2016 ads hitting the web, public left in the dark
With most of the media coverage of the 2016 elections focused on the jockeying between potential candidates for the Oval Office, it’s easy to lose sight of the slew of congressional races that will be decided next year. Not so for the Service Employee’s International Union (SEIU), which has devoted precious off-year resources targeting four Republican swing-state senators up for re-election in 2016. While the ads can be viewed on the group’s YouTube page, the public will be left in the dark on the cost, date and company behind the ads thanks to the porous disclosure requirements of current campaign finance law.
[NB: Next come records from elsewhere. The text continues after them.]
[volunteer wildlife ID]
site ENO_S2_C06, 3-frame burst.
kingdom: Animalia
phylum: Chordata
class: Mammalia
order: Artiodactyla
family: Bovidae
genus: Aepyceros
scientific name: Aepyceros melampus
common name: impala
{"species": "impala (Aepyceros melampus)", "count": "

The new slate of digital ads from SEIU’s Committee on Political Education, which Sunlight first spotted on its Ad Hawk tool, slam Republican efforts to strip funding for President Obama’s executive order on immigration out of the Homeland Security reauthorization bill. Funding for the DHS will expire on Feb. 27, but many Senate Republicans split with their House counterparts over a bill that would strip funding for the president’s executive action.
Each of the senators targeted in the ads will face a competitive re-election race in 2016. You can see the nearly identical ads in the links below:
SEIU is one of the nation’s largest and most powerful unions at around two million members, and has made immigration reform a centerpiece of its political agenda.
Last cycle the group reported spending over $36 million on elections to the Federal Election Commission.
Because the new ads don’t tell viewers expressly to vote for or against a candidate, they aren’t considered “independent expenditures” by the FEC. It’s not hard to guess the SEIU’s stance on the senators targeted, but because the spots avoid certain certain “magic words,” they aren’t considered to be campaign ads and thus aren’t subject to detailed reporting requirements.
The Bipartisan Campaign Reform Act of 2002 took a stab at strengthening the reporting requirements for issue advertisers, but didn’t touch campaign internet advertising, which was much less prevalent then. Under the current reporting regime, spending on online issue ads is only disclosed in a political committee’s disbursements, filed weeks or months after the fact and lacking information about the candidate and race targeted and type of expenditure. Other groups, like nonprofit “social welfare organizations,” do not have to disclose this spending to the FEC at all.
BCRA’s internet blind spot gives moneyed political groups ample room to tee off on candidates with online ads, while avoiding disclosure.
Messages left for SEIU requesting more information on the ad buys and their cost were not immediately returned.